The political change you write for India shows that historical nationalism is a serious obstacle to climate action. But the book also presents potential for countries – China, Russia, the US and the rest – that view climate action as vital to the national interest, or national survival.

All national leadership is dedicated to safeguarding the interests of their nation first; The world at large comes after that, if ever. This is a great danger in our time. I think the national leadership has to understand that the sooner their country’s policies and industries are greened, the sooner they are going to have a greater relative advantage in the new world of technology to come, if one is well-versed. To survive.

In other words, dragging one’s heels, and burning all the fossil fuels you possibly can, while other nations advance in the development of green technologies, is a recipe for national failure. The most courageous countries will be the most successful later in the twenty-first century. This cannot be stressed enough: The first green followed by the later would be best.

I’m curious how you did the research to envision India’s future of redemption.

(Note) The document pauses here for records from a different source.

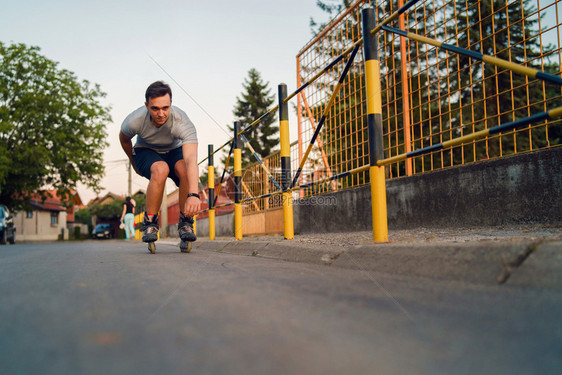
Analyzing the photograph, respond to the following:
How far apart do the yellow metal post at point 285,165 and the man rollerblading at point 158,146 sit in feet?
2.85

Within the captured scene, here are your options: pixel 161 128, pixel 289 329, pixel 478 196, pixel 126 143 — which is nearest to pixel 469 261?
pixel 289 329

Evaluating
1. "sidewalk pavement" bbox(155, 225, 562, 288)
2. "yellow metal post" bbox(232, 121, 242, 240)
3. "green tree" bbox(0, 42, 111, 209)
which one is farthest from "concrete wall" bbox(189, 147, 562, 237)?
"green tree" bbox(0, 42, 111, 209)

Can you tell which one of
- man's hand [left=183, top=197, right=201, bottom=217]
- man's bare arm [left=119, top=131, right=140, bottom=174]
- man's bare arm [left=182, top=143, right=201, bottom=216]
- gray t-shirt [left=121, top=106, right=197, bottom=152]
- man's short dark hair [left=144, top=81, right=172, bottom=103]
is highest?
man's short dark hair [left=144, top=81, right=172, bottom=103]

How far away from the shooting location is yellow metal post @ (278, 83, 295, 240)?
4098 millimetres

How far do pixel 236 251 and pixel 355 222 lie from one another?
1.49 m

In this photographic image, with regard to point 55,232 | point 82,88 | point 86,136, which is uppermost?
point 82,88

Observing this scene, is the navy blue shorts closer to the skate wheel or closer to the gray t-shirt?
the gray t-shirt

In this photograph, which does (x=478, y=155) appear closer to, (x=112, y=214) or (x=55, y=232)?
(x=55, y=232)

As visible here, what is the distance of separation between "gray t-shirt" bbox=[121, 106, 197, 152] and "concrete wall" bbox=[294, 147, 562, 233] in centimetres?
204

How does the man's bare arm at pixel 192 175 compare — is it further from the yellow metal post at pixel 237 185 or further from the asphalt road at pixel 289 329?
the asphalt road at pixel 289 329

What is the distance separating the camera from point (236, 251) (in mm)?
4281

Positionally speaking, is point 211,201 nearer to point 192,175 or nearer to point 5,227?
point 192,175

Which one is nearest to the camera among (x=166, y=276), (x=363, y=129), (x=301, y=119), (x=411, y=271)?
(x=411, y=271)

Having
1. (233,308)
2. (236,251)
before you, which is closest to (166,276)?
(233,308)
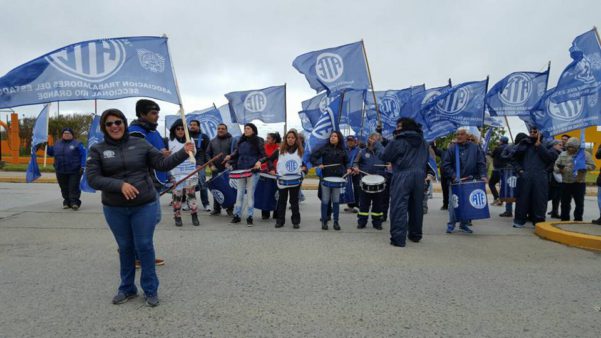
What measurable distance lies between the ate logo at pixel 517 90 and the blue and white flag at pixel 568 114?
158 centimetres

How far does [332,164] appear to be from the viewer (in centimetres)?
728

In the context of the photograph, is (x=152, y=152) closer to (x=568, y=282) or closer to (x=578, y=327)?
(x=578, y=327)

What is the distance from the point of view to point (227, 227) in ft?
23.7

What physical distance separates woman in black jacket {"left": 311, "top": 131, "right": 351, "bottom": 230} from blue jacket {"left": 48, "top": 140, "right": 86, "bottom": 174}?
18.3ft

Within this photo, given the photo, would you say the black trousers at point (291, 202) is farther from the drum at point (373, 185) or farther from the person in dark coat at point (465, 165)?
the person in dark coat at point (465, 165)

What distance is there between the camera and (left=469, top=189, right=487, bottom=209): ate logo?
6.73 metres

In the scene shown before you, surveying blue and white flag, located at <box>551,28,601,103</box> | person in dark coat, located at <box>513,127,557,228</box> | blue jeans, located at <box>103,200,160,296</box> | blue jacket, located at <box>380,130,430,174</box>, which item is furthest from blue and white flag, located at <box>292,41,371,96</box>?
blue jeans, located at <box>103,200,160,296</box>

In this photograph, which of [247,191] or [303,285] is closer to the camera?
[303,285]

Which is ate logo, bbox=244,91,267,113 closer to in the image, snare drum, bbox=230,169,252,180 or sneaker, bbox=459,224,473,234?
snare drum, bbox=230,169,252,180

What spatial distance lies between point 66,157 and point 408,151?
7.44 metres

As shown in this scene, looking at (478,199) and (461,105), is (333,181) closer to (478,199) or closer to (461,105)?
(478,199)

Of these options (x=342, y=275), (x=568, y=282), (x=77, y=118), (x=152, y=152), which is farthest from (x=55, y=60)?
(x=77, y=118)

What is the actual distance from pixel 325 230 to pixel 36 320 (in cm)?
464

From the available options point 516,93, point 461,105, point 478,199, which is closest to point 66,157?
point 478,199
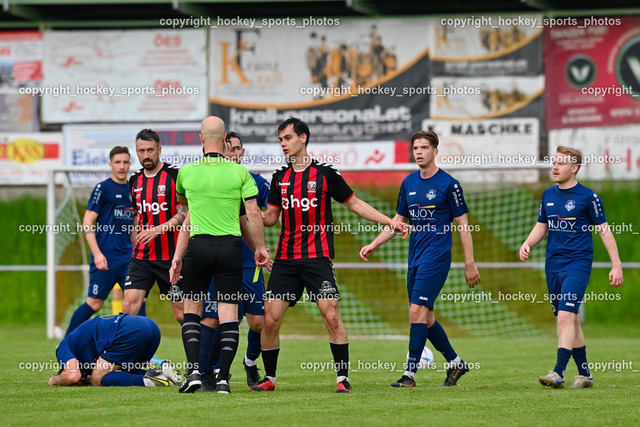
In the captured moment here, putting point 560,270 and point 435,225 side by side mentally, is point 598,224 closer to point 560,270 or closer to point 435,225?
point 560,270

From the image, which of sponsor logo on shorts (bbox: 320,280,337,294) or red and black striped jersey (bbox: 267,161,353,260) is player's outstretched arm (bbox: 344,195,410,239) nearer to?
red and black striped jersey (bbox: 267,161,353,260)

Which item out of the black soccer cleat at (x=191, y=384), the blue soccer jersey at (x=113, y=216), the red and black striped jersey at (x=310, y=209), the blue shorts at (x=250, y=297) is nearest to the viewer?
the black soccer cleat at (x=191, y=384)

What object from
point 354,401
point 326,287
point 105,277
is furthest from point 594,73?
point 354,401

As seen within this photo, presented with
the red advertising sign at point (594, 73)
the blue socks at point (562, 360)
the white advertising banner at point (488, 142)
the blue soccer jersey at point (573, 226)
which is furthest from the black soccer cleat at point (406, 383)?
the red advertising sign at point (594, 73)

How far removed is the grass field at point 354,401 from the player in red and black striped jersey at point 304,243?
0.47 meters

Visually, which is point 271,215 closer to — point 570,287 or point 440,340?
point 440,340

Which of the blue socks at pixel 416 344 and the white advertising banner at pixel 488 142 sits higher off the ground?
the white advertising banner at pixel 488 142

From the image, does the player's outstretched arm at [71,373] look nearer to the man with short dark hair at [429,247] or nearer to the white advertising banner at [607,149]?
the man with short dark hair at [429,247]

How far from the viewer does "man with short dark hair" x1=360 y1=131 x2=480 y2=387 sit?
8453 mm

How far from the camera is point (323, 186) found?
26.2 feet

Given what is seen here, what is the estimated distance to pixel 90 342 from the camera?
8508 mm

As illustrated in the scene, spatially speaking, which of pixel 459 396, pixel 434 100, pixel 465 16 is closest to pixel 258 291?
pixel 459 396

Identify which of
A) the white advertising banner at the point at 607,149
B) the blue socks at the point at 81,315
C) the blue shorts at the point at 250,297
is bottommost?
the blue socks at the point at 81,315

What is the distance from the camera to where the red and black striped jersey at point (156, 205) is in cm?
916
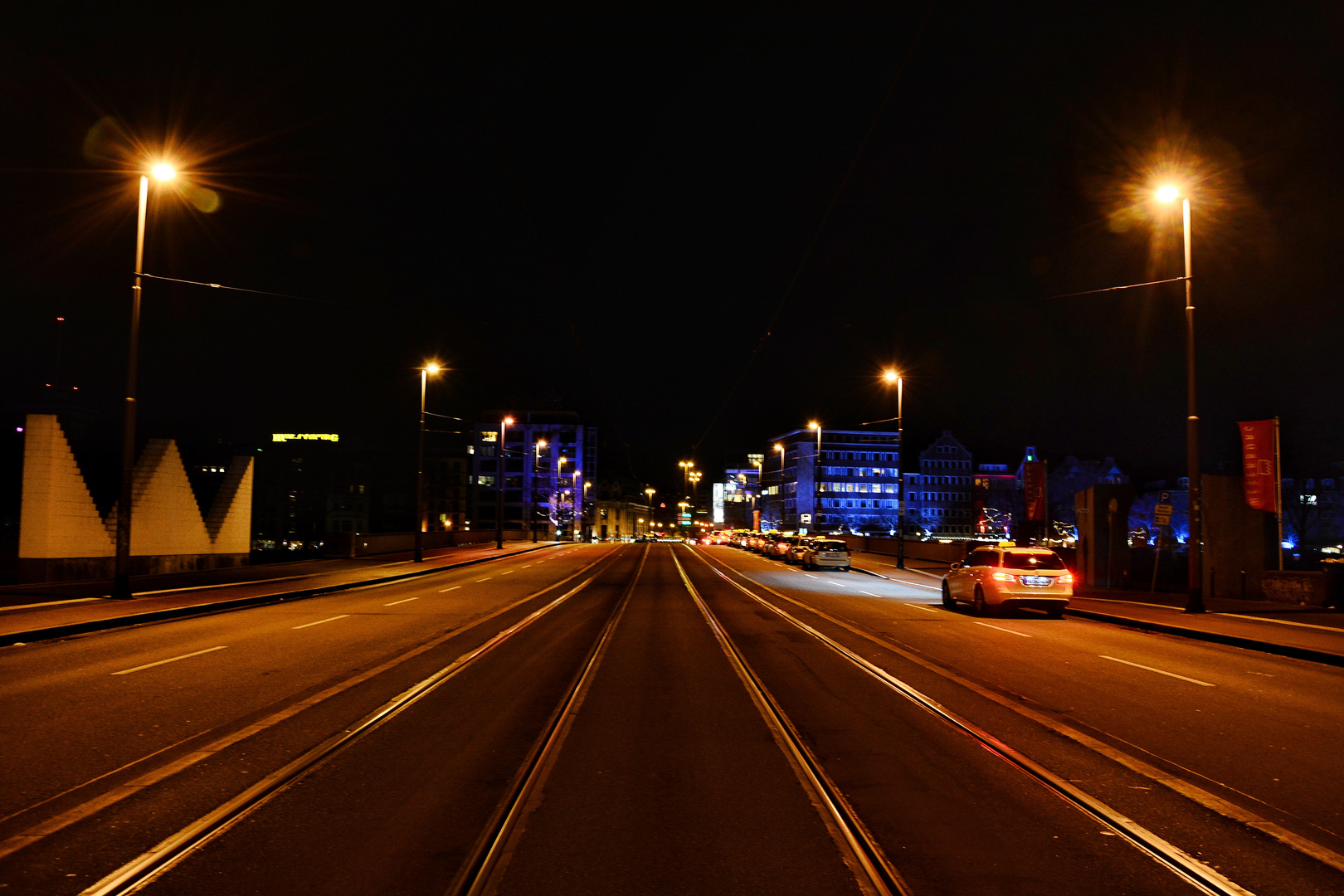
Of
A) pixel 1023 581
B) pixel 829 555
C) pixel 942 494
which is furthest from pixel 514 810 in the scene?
pixel 942 494

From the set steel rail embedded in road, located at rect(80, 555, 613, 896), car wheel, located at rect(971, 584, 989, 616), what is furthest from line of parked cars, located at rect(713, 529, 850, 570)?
steel rail embedded in road, located at rect(80, 555, 613, 896)

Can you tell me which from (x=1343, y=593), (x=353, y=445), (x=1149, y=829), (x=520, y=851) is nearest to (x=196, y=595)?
(x=520, y=851)

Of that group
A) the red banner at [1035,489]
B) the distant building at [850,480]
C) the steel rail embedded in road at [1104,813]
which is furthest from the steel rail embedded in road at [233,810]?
the distant building at [850,480]

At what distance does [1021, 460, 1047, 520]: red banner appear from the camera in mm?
33509

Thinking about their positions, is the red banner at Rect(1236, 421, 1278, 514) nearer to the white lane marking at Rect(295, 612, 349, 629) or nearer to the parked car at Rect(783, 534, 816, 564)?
the white lane marking at Rect(295, 612, 349, 629)

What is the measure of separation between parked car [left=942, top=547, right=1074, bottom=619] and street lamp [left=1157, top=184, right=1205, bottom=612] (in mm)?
2512

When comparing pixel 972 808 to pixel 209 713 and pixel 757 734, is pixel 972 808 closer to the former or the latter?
pixel 757 734

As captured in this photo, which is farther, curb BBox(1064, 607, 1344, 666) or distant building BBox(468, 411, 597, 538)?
distant building BBox(468, 411, 597, 538)

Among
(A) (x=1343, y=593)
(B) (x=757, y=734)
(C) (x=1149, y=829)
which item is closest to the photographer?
(C) (x=1149, y=829)

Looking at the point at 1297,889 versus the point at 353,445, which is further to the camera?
the point at 353,445

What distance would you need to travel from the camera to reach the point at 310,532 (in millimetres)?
115688

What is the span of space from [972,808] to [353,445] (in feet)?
477

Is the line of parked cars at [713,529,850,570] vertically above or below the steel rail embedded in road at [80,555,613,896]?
below

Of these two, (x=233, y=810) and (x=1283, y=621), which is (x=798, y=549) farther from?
(x=233, y=810)
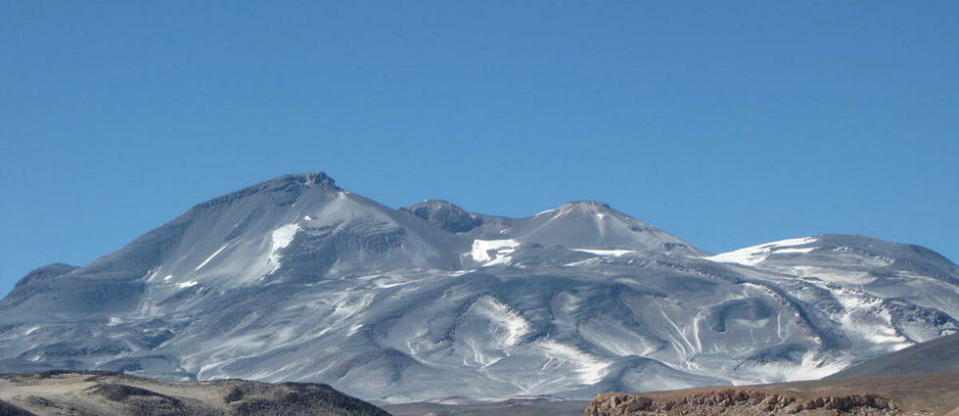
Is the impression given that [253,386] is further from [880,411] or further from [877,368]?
[877,368]

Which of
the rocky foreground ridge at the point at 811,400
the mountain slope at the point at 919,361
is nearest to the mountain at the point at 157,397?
the rocky foreground ridge at the point at 811,400

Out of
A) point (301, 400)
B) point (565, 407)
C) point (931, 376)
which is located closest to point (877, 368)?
point (565, 407)

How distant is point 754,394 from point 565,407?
155211 millimetres

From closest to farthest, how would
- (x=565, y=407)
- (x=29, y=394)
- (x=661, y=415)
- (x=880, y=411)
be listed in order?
(x=880, y=411)
(x=661, y=415)
(x=29, y=394)
(x=565, y=407)

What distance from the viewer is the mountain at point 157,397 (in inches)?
2201

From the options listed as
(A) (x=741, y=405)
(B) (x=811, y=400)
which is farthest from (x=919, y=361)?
(B) (x=811, y=400)

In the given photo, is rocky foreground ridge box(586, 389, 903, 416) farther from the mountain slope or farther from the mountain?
the mountain slope

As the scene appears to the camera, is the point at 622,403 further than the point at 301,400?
No

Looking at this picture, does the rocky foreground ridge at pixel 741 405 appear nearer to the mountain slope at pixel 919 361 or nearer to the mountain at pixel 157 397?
the mountain at pixel 157 397

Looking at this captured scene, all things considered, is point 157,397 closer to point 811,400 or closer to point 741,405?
point 741,405

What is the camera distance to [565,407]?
7352 inches

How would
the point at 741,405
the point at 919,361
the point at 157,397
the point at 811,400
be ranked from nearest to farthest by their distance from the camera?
the point at 811,400 → the point at 741,405 → the point at 157,397 → the point at 919,361

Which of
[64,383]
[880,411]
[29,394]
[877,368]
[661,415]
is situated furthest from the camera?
[877,368]

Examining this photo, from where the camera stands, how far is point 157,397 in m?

It was mostly from reading, which I do for several hours every day. Plus, there’s some help from acquaintances in the technical world, who read the manuscript in early drafts. My studies in Indian history go back to the time I wrote The Years of Rice and Salt, an alternate history with a large Indian component; That reading took place from 1998 to 2001. That reading took me to The Wonder That Was India, by AL Basham, and The Autobiography of an Unknown Indian by Nirad Chowdhury, and Stanley Wolpert’s New History of India, among other books of the time.

Over the years I have read a lot about Kerala, Sikkim and Ladakh as well. I know these may no longer be the mainstream of Indian society, but they are examples of the great diversity that India exhibits politically and socially.

Were you informed by a living person? For example, Vandana shouts Shiva.

I met Vandana Shiva at a convention in California in 1991, and she was very influential. I still think he is very important to agricultural practices and equality, but I do not agree with his staunch views against genetically modified organisms – as long as we are humans, we are modifying genes. the law, not the case; And we need to move on; And it’s safe. To complain that science is involved in genetics is to confuse the good of science with the bad of capitalism. To return to the positive, she has been a huge force for good for most of her career.

Finally, I want to say a word for Indian science fiction, with the idea that every culture needs a vision of its future being perfect. The stronger the Indian science fiction, the better its vision.